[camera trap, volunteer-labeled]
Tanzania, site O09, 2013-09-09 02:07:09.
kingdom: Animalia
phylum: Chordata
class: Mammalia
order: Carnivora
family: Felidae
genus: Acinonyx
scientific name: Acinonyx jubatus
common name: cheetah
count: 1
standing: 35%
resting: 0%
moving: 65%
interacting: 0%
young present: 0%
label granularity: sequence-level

====

• [What to work on]:
Give every line of the listing again. Keep each one exact.

• [Exercise output]:
[camera trap, volunteer-labeled]
Tanzania, site O09, 2013-09-09 02:07:09.
kingdom: Animalia
phylum: Chordata
class: Mammalia
order: Carnivora
family: Felidae
genus: Acinonyx
scientific name: Acinonyx jubatus
common name: cheetah
count: 1
standing: 35%
resting: 0%
moving: 65%
interacting: 0%
young present: 0%
label granularity: sequence-level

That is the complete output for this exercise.